### SOURCE EXCERPT:
** BEGIN **
Eric Radman : a Journal

Bhyve and iPXE

In software or systems engineering, the ability to spin up virtual machines is a valuable capability. Virtual machines provide a means of testing software or configuration in on multiple platforms, and in multiple configurations.

In production, a high-performance and reliable hypervisor allows services to be provisioned and updated one at a time. This capability avoids the added risk and complexity of fork-lift upgrades.

Boot Image

iPXE is a very capable UEFI application with very obscure documentation. Specifically, it is a challenging to determine what configuration iPXE it tries to find by default—the Internet is full of incorrect answers. strings(1) resolved this question!
** END **
### TO DO:
**1)** In the Bhyve and iPXE post, what resolved the question of which configuration iPXE tries to find by default?
**2)** Echo the Bhyve and iPXE post word for word, everything from "Eric Radman : a" down to "of fork-lift upgrades.".

### SUPPLIED DATA:
** BEGIN **
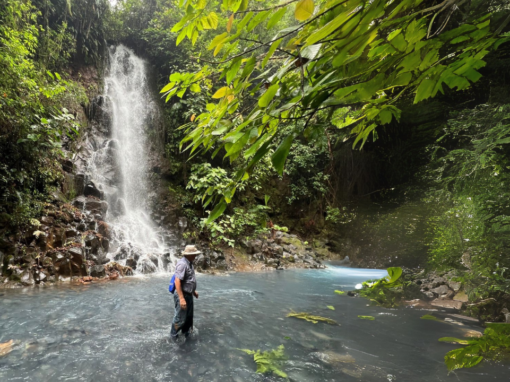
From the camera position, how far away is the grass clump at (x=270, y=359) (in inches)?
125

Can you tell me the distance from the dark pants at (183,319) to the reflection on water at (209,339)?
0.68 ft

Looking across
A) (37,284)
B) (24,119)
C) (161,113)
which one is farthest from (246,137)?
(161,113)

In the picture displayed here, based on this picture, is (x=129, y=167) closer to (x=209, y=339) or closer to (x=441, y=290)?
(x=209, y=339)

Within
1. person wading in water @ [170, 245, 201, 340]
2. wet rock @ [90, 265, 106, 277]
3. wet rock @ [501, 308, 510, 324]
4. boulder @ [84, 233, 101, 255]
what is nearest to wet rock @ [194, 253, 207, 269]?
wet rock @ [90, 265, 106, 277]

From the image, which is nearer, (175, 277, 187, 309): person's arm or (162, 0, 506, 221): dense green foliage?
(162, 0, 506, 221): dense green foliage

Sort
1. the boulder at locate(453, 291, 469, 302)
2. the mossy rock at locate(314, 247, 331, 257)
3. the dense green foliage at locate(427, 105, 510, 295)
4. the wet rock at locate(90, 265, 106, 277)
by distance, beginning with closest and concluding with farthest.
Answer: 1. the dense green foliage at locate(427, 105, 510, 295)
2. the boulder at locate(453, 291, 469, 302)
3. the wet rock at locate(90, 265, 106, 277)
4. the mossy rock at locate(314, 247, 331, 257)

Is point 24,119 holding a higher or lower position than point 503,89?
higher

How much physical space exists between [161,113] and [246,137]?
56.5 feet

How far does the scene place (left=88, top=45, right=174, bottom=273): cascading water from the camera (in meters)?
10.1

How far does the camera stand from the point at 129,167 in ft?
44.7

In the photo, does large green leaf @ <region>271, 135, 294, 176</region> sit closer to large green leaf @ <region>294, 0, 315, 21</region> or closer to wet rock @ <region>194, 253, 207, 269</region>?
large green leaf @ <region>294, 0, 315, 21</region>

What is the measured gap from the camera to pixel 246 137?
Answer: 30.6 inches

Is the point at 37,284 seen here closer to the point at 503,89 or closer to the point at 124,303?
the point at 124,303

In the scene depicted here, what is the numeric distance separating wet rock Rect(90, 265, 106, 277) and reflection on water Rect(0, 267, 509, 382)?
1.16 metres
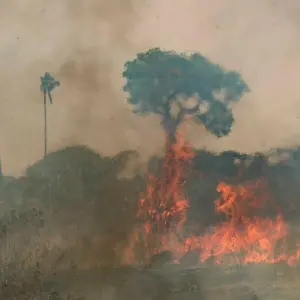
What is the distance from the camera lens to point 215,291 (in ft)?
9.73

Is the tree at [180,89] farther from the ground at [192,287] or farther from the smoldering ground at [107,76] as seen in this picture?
** END **
** BEGIN **
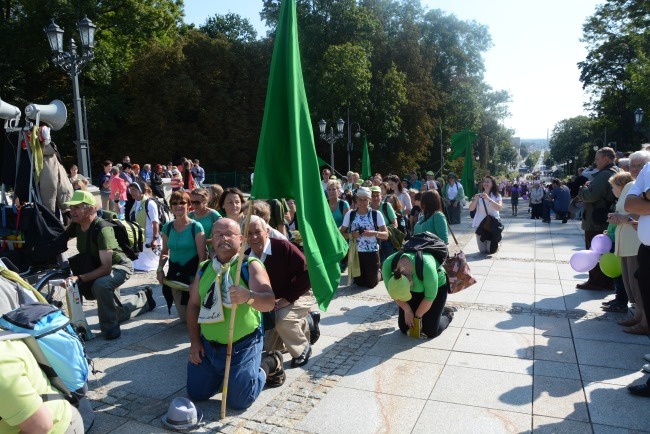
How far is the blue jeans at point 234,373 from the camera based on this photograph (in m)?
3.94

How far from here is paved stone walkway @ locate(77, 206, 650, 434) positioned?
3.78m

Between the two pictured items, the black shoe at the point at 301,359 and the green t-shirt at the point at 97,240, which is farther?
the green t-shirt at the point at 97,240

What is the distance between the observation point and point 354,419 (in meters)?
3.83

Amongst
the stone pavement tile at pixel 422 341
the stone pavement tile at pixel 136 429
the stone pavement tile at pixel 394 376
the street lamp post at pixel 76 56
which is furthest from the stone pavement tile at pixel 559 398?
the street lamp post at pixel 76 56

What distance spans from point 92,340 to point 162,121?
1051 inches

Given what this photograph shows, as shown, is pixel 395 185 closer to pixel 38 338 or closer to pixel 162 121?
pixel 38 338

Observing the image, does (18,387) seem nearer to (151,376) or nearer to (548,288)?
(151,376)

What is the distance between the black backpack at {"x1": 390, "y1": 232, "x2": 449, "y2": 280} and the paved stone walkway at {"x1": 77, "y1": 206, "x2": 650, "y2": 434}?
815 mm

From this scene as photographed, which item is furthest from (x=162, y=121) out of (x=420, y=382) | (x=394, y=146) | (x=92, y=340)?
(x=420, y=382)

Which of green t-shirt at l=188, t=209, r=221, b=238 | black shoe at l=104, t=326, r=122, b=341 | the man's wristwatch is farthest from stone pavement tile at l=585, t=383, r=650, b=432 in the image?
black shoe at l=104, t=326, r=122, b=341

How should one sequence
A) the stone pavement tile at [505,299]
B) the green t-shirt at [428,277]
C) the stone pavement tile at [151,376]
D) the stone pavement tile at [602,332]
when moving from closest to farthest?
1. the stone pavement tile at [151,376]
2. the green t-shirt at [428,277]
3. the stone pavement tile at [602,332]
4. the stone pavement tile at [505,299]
** END **
** BEGIN **
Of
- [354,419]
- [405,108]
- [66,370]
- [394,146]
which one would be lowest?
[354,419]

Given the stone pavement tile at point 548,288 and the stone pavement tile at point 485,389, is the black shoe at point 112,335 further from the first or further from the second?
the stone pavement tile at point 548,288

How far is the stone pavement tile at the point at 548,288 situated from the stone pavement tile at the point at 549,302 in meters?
** END **
### RESPONSE LIST:
**1)** strings(1)

**2)**
Eric Radman : a Journal

Bhyve and iPXE

In software or systems engineering, the ability to spin up virtual machines is a valuable capability. Virtual machines provide a means of testing software or configuration in on multiple platforms, and in multiple configurations.

In production, a high-performance and reliable hypervisor allows services to be provisioned and updated one at a time. This capability avoids the added risk and complexity of fork-lift upgrades.